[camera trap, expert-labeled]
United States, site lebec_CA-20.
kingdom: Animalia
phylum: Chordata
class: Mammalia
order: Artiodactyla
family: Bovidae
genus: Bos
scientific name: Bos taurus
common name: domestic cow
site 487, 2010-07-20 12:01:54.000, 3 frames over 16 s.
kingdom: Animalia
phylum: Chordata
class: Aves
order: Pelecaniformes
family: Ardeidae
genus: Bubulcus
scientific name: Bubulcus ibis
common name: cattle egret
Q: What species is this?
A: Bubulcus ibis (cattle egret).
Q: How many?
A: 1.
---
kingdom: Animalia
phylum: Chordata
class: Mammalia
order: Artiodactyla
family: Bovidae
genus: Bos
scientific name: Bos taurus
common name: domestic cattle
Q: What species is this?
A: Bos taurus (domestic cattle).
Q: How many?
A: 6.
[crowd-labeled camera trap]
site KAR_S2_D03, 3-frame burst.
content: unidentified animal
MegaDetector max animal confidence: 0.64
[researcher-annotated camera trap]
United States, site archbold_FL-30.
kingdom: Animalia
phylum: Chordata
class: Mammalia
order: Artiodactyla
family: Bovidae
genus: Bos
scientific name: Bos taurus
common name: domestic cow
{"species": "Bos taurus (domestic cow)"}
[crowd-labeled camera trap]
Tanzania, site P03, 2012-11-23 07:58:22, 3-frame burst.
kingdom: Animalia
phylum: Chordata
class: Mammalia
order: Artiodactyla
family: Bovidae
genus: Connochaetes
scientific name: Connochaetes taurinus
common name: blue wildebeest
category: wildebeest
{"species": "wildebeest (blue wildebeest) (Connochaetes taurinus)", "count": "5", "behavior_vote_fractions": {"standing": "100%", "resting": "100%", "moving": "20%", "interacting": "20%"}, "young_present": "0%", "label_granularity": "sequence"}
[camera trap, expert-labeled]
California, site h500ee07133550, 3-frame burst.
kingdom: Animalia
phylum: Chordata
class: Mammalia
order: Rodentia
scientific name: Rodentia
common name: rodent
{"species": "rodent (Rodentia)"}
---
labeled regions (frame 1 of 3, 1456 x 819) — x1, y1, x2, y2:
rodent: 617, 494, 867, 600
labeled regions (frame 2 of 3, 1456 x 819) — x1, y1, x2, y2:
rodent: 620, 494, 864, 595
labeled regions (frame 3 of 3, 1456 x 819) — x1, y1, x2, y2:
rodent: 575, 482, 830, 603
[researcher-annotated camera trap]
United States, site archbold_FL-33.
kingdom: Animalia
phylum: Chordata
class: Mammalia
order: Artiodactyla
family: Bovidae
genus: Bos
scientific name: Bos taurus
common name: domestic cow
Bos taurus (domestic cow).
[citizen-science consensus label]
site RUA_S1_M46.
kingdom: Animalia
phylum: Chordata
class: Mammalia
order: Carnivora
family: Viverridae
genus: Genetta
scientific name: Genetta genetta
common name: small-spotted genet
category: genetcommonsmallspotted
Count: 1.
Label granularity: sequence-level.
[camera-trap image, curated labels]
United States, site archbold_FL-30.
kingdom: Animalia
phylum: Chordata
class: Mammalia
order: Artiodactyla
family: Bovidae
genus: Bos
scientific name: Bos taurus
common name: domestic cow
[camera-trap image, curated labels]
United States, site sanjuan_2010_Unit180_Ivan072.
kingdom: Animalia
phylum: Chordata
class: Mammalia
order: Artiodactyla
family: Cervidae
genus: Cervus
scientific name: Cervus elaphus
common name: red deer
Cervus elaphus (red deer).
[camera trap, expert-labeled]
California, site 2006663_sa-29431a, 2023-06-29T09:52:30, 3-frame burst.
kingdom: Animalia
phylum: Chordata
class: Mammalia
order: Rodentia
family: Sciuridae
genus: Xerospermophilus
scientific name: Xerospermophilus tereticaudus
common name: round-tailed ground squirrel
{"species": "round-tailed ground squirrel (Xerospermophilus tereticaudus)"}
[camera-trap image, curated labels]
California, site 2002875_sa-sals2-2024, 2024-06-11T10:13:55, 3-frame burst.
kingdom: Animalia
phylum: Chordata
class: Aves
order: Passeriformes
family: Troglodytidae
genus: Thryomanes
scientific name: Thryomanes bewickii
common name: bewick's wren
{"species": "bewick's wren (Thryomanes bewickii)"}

**Your goal**
Reply with nothing but a number: how many lines of the entries above contain the string "burst"?

**Result**
5